* _Work to do_: Can you reproduce, character for character, the entries below, starting at the line that contains "From the scene" and continuing through the final line of the entries?

— START Supplied data —

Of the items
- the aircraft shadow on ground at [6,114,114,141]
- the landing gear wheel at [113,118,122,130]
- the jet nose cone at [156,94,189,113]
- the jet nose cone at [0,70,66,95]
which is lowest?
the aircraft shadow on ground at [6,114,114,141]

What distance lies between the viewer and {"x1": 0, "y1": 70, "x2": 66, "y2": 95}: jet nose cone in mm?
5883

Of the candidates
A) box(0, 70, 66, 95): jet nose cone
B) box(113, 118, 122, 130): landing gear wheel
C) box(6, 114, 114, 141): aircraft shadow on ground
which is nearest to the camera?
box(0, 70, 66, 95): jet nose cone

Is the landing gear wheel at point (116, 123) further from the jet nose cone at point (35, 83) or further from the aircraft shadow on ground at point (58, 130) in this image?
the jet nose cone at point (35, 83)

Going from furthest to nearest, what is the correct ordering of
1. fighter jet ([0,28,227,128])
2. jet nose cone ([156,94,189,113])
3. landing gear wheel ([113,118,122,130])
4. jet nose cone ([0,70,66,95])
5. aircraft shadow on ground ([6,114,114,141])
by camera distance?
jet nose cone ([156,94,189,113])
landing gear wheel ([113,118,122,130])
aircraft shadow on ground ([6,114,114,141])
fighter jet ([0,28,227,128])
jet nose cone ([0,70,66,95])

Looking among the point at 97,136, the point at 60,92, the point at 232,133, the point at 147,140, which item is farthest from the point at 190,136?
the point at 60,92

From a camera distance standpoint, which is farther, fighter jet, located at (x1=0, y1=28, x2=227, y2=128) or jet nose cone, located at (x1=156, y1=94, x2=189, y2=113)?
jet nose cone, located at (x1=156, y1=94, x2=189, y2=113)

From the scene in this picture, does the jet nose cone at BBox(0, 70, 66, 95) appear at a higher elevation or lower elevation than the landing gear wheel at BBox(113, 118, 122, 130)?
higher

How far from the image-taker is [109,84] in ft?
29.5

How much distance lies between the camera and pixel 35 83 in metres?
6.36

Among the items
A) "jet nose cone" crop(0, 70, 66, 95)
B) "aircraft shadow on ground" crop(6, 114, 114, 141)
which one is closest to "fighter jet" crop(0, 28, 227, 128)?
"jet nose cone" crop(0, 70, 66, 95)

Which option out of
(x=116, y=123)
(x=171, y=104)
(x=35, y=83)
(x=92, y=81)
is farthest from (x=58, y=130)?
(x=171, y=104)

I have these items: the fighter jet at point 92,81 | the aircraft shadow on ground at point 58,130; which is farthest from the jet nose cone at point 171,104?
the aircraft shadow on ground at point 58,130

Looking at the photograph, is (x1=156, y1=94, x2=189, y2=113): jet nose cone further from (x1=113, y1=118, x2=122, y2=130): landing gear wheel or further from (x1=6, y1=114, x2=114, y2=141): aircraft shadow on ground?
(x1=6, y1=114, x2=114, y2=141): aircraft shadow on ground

— END Supplied data —

* _Output below_:
From the scene in this picture, does the jet nose cone at BBox(0, 70, 66, 95) appear at a higher elevation or lower elevation than the landing gear wheel at BBox(113, 118, 122, 130)?
higher

How far from the image-taker is [109,84] in ft?
29.5

How much distance lies between the camera and pixel 35 83 in metres?
6.36

Among the items
A) "jet nose cone" crop(0, 70, 66, 95)
B) "aircraft shadow on ground" crop(6, 114, 114, 141)
which one is closest to "fighter jet" crop(0, 28, 227, 128)?
"jet nose cone" crop(0, 70, 66, 95)

Which option out of
(x=116, y=123)
(x=171, y=104)
(x=35, y=83)
(x=92, y=81)
is farthest from (x=58, y=130)?
(x=171, y=104)

I have these items: the fighter jet at point 92,81 | the aircraft shadow on ground at point 58,130; which is farthest from the jet nose cone at point 171,104?
the aircraft shadow on ground at point 58,130

Looking at the photograph, is (x1=156, y1=94, x2=189, y2=113): jet nose cone further from (x1=113, y1=118, x2=122, y2=130): landing gear wheel or further from (x1=6, y1=114, x2=114, y2=141): aircraft shadow on ground?
(x1=6, y1=114, x2=114, y2=141): aircraft shadow on ground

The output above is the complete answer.